Мойщик обернулся. Он часто дышал, судорожно раскрывая рот.
— Кажется, я знал и её, — прошептал он. — Кажется, это была мадам Майя Политцер, жена философа профессора Жоржа Политцера…
И пленный криво усмехнулся.
4
Кюмметц появился у «бьюика» в сопровождении помощника коменданта лагеря гауптштурмфюрера Кранца. Директор был доволен, улыбался, шутил. Он и Кранц громко разговаривали. Из их беседы Аскер понял, что первые двести рабочих уже подобраны, а сейчас подыщут и остальных. С этой целью Кюмметц и Кранц направляются в зону, где размещены пленные с Востока.
Они уселись в автомобиль Кранца. Машина уже готова была тронуться, когда Кюмметц увидел своего шофёра и подозвал его.
— Поедете с нами, — сказал Кюмметц. — Быть может, придётся помочь в отборе: нам нужно несколько шофёров и механиков.
Аскер сел рядом с Фиттерманом.
Поездка длилась долго — лагерь был разбросан на огромной территории.

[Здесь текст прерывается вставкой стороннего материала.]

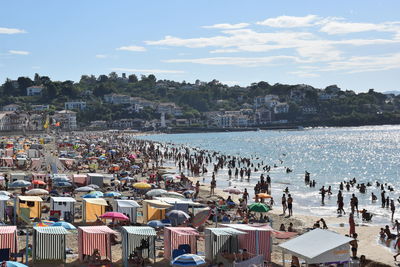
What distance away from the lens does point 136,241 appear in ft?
46.5

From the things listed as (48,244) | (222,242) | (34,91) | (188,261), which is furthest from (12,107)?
(188,261)

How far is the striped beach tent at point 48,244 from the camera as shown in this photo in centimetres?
1386

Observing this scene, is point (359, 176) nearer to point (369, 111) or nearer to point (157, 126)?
point (157, 126)

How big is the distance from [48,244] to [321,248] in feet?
22.7

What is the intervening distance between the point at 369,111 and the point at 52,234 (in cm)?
19494

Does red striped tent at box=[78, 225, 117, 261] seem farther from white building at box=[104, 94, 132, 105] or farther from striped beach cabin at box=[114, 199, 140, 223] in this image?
white building at box=[104, 94, 132, 105]

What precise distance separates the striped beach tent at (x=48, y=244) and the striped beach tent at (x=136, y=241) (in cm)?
156

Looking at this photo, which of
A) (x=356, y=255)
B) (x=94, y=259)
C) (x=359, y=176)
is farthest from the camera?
(x=359, y=176)

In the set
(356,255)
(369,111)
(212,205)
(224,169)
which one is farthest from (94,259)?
(369,111)

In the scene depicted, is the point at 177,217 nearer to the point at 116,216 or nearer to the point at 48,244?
the point at 116,216

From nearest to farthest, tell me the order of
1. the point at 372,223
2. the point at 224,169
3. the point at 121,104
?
the point at 372,223 → the point at 224,169 → the point at 121,104

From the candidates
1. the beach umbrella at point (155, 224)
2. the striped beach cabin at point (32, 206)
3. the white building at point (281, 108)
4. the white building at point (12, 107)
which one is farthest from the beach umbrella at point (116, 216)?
the white building at point (281, 108)

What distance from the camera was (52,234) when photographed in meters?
14.0

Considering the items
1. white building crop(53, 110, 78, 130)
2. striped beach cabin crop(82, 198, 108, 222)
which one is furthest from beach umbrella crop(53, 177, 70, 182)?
→ white building crop(53, 110, 78, 130)
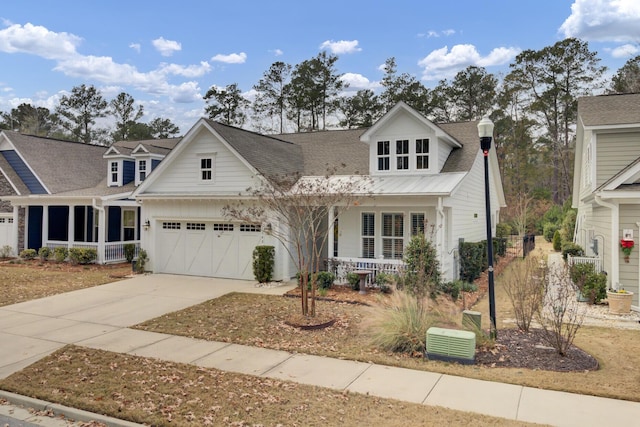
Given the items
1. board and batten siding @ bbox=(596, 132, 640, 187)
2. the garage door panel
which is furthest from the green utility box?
the garage door panel

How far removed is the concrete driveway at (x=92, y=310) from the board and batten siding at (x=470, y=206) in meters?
6.33

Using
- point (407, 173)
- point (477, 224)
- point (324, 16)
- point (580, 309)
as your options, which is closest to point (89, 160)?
point (324, 16)

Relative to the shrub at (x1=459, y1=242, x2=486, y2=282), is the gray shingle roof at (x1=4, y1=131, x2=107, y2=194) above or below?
above

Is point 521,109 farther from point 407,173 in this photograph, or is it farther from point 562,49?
point 407,173

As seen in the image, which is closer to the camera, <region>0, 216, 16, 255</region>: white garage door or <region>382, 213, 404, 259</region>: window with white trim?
<region>382, 213, 404, 259</region>: window with white trim

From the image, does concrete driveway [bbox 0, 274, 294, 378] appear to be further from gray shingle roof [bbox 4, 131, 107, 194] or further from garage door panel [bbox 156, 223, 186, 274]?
gray shingle roof [bbox 4, 131, 107, 194]

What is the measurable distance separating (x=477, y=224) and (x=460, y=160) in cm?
449

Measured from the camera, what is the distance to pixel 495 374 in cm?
670

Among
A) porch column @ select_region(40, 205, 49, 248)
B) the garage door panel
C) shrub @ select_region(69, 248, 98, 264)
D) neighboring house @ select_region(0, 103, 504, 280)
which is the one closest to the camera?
neighboring house @ select_region(0, 103, 504, 280)

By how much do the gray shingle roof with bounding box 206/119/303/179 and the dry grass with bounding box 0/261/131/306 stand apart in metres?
6.81

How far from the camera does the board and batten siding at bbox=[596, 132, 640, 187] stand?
1327cm

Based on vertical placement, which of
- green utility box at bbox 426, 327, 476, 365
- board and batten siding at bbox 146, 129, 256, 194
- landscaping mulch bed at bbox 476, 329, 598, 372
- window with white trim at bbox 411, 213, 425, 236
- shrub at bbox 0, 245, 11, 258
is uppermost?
board and batten siding at bbox 146, 129, 256, 194

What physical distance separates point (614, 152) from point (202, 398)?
13851mm

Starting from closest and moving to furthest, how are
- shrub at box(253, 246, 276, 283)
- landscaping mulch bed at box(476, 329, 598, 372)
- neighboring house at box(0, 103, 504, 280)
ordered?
1. landscaping mulch bed at box(476, 329, 598, 372)
2. neighboring house at box(0, 103, 504, 280)
3. shrub at box(253, 246, 276, 283)
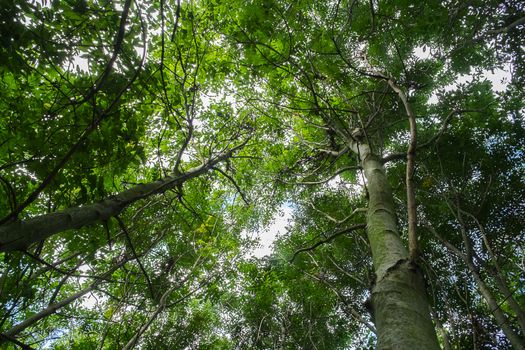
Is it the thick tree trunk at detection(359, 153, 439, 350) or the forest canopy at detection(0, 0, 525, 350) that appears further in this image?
the forest canopy at detection(0, 0, 525, 350)

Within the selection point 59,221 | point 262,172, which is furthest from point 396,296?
point 262,172

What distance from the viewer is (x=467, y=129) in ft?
24.5

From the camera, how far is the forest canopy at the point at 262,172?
7.16 ft

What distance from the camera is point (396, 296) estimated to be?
146 cm

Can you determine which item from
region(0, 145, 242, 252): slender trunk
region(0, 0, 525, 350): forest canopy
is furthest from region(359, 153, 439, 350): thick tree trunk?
region(0, 145, 242, 252): slender trunk

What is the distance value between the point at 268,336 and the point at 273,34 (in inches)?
401

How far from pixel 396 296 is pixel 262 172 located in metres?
5.38

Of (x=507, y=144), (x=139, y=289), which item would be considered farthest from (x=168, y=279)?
(x=507, y=144)

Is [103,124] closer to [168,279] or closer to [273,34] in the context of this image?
[273,34]

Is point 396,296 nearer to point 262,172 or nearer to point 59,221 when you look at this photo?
point 59,221

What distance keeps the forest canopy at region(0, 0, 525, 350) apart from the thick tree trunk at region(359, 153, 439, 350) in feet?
0.04

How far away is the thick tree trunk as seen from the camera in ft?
4.12

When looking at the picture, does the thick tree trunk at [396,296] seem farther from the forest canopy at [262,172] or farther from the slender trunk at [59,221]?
the slender trunk at [59,221]

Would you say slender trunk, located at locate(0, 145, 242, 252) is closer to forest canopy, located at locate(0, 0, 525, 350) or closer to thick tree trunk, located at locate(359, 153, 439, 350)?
forest canopy, located at locate(0, 0, 525, 350)
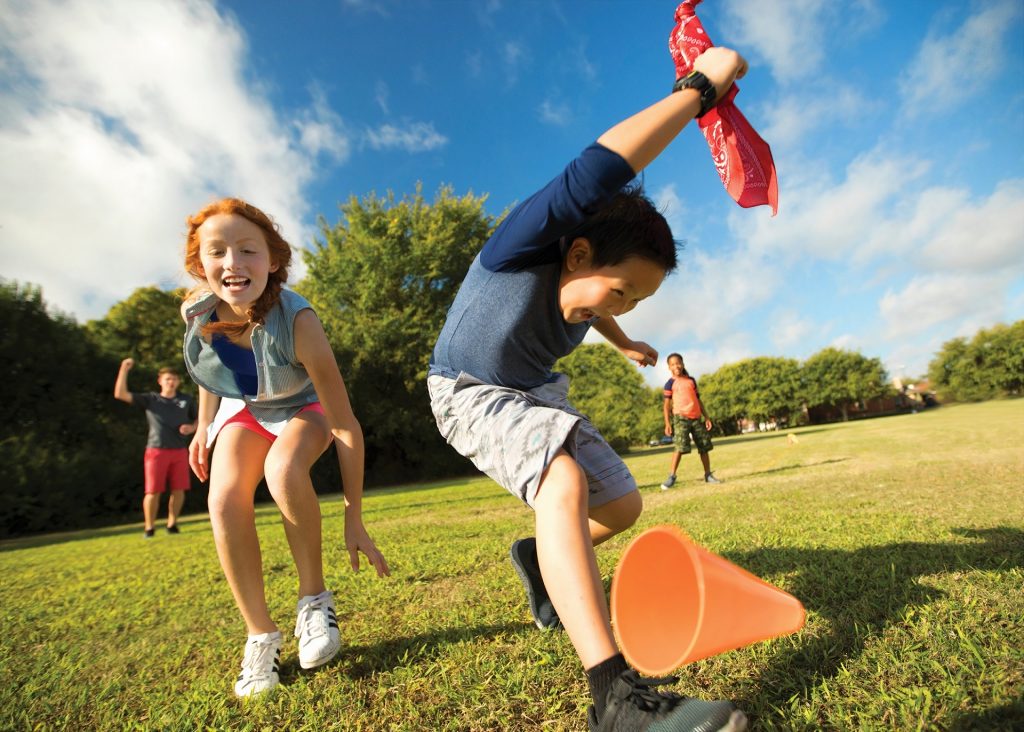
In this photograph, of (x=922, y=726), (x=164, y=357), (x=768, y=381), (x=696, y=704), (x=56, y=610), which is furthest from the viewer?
(x=768, y=381)

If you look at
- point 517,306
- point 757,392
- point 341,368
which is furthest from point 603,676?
point 757,392

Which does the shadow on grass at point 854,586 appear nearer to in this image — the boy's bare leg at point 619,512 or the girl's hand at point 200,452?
the boy's bare leg at point 619,512

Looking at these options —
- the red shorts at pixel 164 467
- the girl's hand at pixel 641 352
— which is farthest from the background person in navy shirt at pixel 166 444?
the girl's hand at pixel 641 352

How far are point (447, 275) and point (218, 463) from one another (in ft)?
70.8

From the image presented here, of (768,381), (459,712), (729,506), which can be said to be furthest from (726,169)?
(768,381)

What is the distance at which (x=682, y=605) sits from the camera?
169cm

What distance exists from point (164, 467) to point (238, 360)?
695 centimetres

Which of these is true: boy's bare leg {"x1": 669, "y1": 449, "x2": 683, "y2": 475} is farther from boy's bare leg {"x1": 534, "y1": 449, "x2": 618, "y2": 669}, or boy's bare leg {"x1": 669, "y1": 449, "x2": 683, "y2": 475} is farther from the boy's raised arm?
the boy's raised arm

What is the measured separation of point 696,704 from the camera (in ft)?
3.75

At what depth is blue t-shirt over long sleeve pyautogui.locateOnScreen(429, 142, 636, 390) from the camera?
152 cm

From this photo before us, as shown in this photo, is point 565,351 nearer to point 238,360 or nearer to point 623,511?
point 623,511

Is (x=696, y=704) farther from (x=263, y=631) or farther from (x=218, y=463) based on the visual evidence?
(x=218, y=463)

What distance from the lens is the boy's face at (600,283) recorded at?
171cm

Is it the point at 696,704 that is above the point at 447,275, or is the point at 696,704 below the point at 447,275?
below
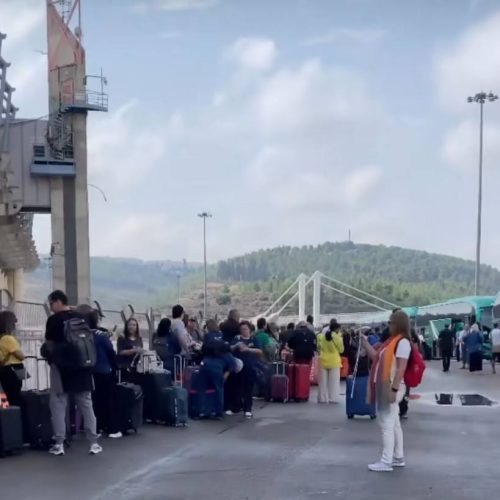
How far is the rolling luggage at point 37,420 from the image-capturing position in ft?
35.0

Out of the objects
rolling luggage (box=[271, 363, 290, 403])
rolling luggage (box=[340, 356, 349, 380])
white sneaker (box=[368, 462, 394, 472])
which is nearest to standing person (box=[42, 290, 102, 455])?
white sneaker (box=[368, 462, 394, 472])

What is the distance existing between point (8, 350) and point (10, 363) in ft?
0.54

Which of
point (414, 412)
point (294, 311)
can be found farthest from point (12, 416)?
point (294, 311)

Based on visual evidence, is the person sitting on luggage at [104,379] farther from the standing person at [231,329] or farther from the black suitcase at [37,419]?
the standing person at [231,329]

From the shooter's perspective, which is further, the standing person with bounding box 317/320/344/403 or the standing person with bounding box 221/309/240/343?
the standing person with bounding box 317/320/344/403

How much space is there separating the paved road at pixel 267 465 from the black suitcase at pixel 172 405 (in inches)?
10.7

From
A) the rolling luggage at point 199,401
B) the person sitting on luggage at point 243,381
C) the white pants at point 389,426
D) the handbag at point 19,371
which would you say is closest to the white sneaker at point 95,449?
the handbag at point 19,371

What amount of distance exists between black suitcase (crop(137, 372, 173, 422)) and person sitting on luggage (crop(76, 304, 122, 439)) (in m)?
1.20

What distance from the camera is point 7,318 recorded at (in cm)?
1072

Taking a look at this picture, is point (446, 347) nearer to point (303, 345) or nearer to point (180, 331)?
point (303, 345)

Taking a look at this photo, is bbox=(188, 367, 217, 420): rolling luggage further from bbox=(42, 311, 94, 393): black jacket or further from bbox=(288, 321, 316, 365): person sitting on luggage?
bbox=(288, 321, 316, 365): person sitting on luggage

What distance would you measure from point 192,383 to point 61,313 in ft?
14.4

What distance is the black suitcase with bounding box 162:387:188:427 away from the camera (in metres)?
12.9

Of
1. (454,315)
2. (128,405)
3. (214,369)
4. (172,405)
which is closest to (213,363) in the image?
(214,369)
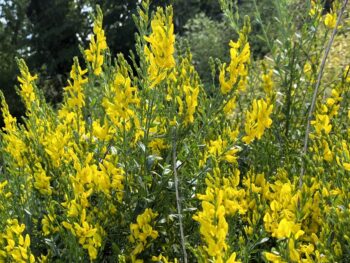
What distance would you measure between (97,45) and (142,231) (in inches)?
29.7

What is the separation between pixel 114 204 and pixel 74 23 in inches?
676

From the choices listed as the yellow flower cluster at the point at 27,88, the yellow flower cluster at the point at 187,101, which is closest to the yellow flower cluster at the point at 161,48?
the yellow flower cluster at the point at 187,101

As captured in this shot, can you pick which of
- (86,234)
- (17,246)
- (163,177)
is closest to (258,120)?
(163,177)

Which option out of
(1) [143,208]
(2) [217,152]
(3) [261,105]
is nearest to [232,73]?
(3) [261,105]

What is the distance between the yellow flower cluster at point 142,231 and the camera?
1697mm

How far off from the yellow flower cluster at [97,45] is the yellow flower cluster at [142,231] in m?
0.65

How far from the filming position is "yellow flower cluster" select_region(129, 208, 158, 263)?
170cm

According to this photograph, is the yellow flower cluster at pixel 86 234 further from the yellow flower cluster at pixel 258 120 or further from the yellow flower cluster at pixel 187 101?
the yellow flower cluster at pixel 258 120

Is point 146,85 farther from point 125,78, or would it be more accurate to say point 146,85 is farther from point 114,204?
point 114,204

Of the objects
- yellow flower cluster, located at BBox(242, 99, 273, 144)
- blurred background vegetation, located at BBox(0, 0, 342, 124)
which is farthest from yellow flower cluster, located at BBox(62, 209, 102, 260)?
blurred background vegetation, located at BBox(0, 0, 342, 124)

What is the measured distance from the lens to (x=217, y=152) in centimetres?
175

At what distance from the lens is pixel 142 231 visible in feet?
5.67

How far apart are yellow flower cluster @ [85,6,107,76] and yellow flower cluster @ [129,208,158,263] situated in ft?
2.13

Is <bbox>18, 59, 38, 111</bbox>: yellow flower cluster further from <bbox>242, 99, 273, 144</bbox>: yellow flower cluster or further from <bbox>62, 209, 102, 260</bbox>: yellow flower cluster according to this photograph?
<bbox>242, 99, 273, 144</bbox>: yellow flower cluster
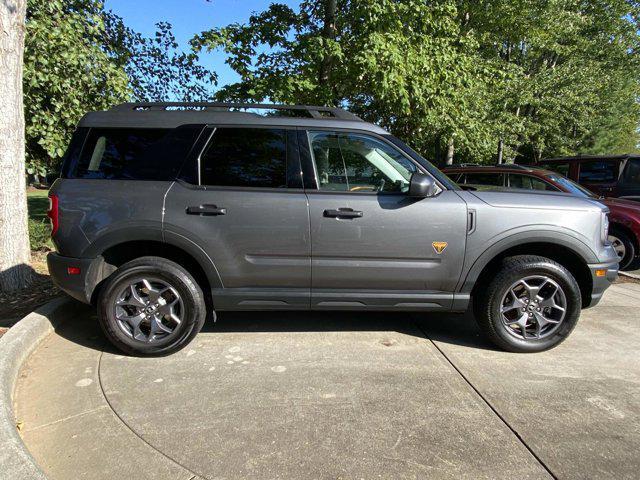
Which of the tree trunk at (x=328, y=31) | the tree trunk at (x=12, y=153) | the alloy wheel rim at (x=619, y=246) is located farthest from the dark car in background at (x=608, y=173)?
the tree trunk at (x=12, y=153)

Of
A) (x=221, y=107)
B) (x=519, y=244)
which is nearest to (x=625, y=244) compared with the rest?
(x=519, y=244)

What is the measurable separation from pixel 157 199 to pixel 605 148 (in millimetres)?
32743

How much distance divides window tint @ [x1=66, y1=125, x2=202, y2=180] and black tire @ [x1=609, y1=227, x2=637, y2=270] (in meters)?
7.09

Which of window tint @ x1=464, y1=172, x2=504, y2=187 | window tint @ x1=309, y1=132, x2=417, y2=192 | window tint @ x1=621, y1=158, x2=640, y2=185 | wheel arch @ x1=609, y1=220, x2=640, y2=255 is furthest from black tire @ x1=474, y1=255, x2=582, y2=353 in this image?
window tint @ x1=621, y1=158, x2=640, y2=185

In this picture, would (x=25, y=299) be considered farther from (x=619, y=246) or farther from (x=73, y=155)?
(x=619, y=246)

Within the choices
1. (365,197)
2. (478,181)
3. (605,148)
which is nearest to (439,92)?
(478,181)

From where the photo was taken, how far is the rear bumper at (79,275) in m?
3.34

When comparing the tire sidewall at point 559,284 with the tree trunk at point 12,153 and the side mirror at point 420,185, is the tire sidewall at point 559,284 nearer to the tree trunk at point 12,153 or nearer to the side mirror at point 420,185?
the side mirror at point 420,185

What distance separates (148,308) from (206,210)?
93cm

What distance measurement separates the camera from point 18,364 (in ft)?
10.2

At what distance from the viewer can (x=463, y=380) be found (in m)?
3.13

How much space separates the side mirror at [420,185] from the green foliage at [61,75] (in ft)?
15.1

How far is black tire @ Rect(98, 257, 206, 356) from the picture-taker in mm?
3350

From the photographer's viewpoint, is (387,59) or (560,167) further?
(560,167)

Побывали в блоках, где содержались чехи, поляки, сербы, словаки.
Наконец эта часть лагеря осталась позади. Машина выехала на дорогу.
— К русским, — распорядился помощник коменданта.
Фиттерман направил машину в сторону, где смутно белели строения. Это были блоки советских военнопленных. Зону окружали две стены из колючей проволоки с оголённым электрическим проводом вверху, по которому шёл ток высокого напряжения. Перед проволокой был ров.
— Район «зондербехандлунг»[26], — сказал Кранц. — Здесь содержится категория пленных НН.
— Категория «Нахт унд небель эрлас»[27], — усмехнулся Кюмметц.
— Ого, — воскликнул Кранц, — вы и это знаете!
Кюмметц хмыкнул, иронически скривил губы.
— Все, что здесь творится, не такая уж большая тайна. В Германии знают об Аушвице и не обманываются в отношении того, что в нем происходит. Разве только не совсем точно представляют себе масштабы.
— Да, — задумчиво протянул Кранц, — такое не спрячешь…
Машину помощника коменданта лагеря знали. Ворота раскрылись, и она въехала в зону. Фиттерману пришлось тотчас же принять в сторону — навстречу двигалась большая колонна заключённых.
— Куда это их? — спросил Кюмметц.
— Работать.
— Ловко. — Директор взглянул на часы. — Скоро полдень, а они только отправляются. Вот тебе и особая зона. Да это курорт, а не лагерь.
— На работу их выгоняют с рассветом, — сквозь зубы процедил Кранц. — Сегодня задержались — пересчитывали стадо.
— Это так важно для категории НН? — В голосе Кюмметца звучала откровенная ирония.
Кранц промолчал. Он не забывал, что въедливый старик имеет бумагу от самого Гейнца Упица.
— Много их у вас? — спросил Кюмметц.
— Порядком. Раньше в Аушвице одновременно содержалось тысяч полтораста — двести, сейчас — почти четверть миллиона[28].
Колонна приближалась. Фиттерман прижал машину к обочине, выключил мотор.
Аскер взволнованно разглядывал узников. Почти никто из советских пленных не имел обуви — ноги лагерников были замотаны в какое-то тряпьё. Лохмотья, заменявшие одежду, едва прикрывали тело. Люди находились в последней степени истощения. Вдобавок почти у каждого чернели многочисленные ссадины и кровоподтёки — на голове, на руках, на теле.